▶ **本文**
説明

定在波レーダ装置及び定在波レーダの相対速度距離測定方法

【課題】相対速度を測定する時間領域と距離を測定する時間領域とを時間的に分割して、より正確に測定対象までの距離と相対速度を測定することのできる定在波レーダ装置を提供する。
【解決手段】本発明の定在波レーダ装置1では、相対速度を測定する時間領域では所定周波数の送信信号が発振器2によって発振され、距離を測定する時間領域では周波数を段階的に変化させた送信信号が発振される。送信器3はこの送信信号を送出し、定在波を受信器4が検出する。そして、信号処理器5が定在波の振幅値の時間変動に基づいて相対速度を算出し、周波数変化タイミングから所定時間後の定在波振幅値をサンプリングしてサンプリング波形に基づいて距離を算出し、相対速度の値を使用して算出された距離の誤差を補正する。

【発明の詳細な説明】
【技術分野】
【0001】
本発明は、定在波を利用したレーダ装置に係り、特に測定対象へ送出された送信信号とその反射信号とによって形成される定在波を検出して測定対象までの距離と相対速度を測定する定在波レーダ装置及びその方法に関する。
【背景技術】
【0002】
測定対象との間の相対速度及び距離を測定する従来のレーダ装置としては、電子情報通信学会論文誌VOL.J87-B No.3 pp440の図3に開示されている定在波を用いた近距離高分解能レーダがある。この従来例では、発振源から出力される発振信号の初期周波数f01及びf02に対して、それぞれ二つのステップ周波数Δf1及びΔf2を設定し、それぞれのΔfに対して定在波を検出して周波数と定在波の振幅値からなる検出信号関数を形成する。そして、この検出信号関数の周期から測定対象との相対速度を含む距離を算出し、二つの相対速度に起因する誤差を含む距離から相対速度と距離を算出している。このレーダ装置によれば、測定対象が移動体であっても、二つのΔfを設けたことによって、算出した距離は相対速度の影響を受けず、従って測定対象との間の距離及び相対速度の測定を実現することができる(非特許文献1参照)。
【非特許文献1】藤森新五、外2名,「移動体の位置と速度が測定可能な定在波を用いた近距離高分解能レーダ」,電子情報通信学会論文誌,2004年3月,B VOL.J87-B,No.3,pp.437-445
【発明の開示】
【発明が解決しようとする課題】
【0003】
上述した従来例では、二つのステップ周波数Δfを設けているために、ステップ周波数Δfで距離測定の分解能が定まり、周波数変調全体の周波数変位幅で最大検知距離が定まるので、ステップ周波数Δfの大きい方に分解能が依存し、全体の周波数変位幅の小さい方に最大検知距離が依存してしまうために、利用するステップ周波数Δfの細かさと全体の周波数変位幅の広さに対して精度が悪くなってしまうという問題点があった。

▶ **作業内容**
1. 定在波レーダ装置の説明文のうち、「定在波レーダ装置及び定在波レーダの相対速度距離測定方法」で始まり「ダ装置及びその方法に関する。」まで続く部分を、一字も変えずに書き写すこと。
2. 定在波レーダ装置の説明文によると、定在波を検出するのは何か。
3. 定在波レーダ装置の説明文を、最後の文の後から書き継ぐこと。
項目は参照しなくてよい。

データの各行
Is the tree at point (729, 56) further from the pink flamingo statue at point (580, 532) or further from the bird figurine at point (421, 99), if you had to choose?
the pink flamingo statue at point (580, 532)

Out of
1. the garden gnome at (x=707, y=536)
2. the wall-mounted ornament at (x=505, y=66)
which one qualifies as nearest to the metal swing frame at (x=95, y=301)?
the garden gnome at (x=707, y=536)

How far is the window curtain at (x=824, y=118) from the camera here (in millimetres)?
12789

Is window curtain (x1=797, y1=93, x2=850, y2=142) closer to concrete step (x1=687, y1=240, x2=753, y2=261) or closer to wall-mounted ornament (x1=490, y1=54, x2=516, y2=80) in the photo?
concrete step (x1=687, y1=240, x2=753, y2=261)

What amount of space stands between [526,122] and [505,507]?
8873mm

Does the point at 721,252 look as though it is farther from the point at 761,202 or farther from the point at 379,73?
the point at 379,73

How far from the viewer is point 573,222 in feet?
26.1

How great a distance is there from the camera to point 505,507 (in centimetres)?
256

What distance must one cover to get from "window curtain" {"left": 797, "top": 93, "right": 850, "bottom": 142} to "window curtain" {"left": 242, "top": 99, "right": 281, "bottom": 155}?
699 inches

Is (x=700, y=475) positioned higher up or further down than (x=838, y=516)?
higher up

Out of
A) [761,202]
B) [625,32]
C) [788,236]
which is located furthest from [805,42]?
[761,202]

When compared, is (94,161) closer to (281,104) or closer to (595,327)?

▶ **想定される解答**
1.
定在波レーダ装置及び定在波レーダの相対速度距離測定方法

【課題】相対速度を測定する時間領域と距離を測定する時間領域とを時間的に分割して、より正確に測定対象までの距離と相対速度を測定することのできる定在波レーダ装置を提供する。
【解決手段】本発明の定在波レーダ装置1では、相対速度を測定する時間領域では所定周波数の送信信号が発振器2によって発振され、距離を測定する時間領域では周波数を段階的に変化させた送信信号が発振される。送信器3はこの送信信号を送出し、定在波を受信器4が検出する。そして、信号処理器5が定在波の振幅値の時間変動に基づいて相対速度を算出し、周波数変化タイミングから所定時間後の定在波振幅値をサンプリングしてサンプリング波形に基づいて距離を算出し、相対速度の値を使用して算出された距離の誤差を補正する。

【発明の詳細な説明】
【技術分野】
【0001】
本発明は、定在波を利用したレーダ装置に係り、特に測定対象へ送出された送信信号とその反射信号とによって形成される定在波を検出して測定対象までの距離と相対速度を測定する定在波レーダ装置及びその方法に関する。

2. 受信器4である。

3.
【課題を解決するための手段】
【0004】
上述した課題を解決するために、本発明の定在波レーダ装置は、定在波を検出して測定対象までの距離と相対速度を測定する定在波レーダ装置であって、相対速度を測定する時間領域である相対速度測定領域では所定周波数の送信信号を発振し、距離を測定する時間領域である距離測定領域では周波数を段階的に変化させた送信信号を発振する発振手段と、前記発振手段から出力された送信信号を測定対象へ送出する送信手段と、前記送信信号と前記測定対象による前記送信信号の反射信号とによって形成される定在波を検出する受信手段と、前記相対速度測定領域では検出された定在波の振幅値の時間変動に基づいて相対速度を算出し、前記距離測定領域では段階的に周波数を変化させる各周波数変化タイミングから所定時間後の定在波振幅値をサンプリングしてサンプリング波形に基づいて距離を算出し、算出された前記相対速度の値を使用して算出された前記距離の誤差を補正する信号処理手段とを備えていることを特徴とする。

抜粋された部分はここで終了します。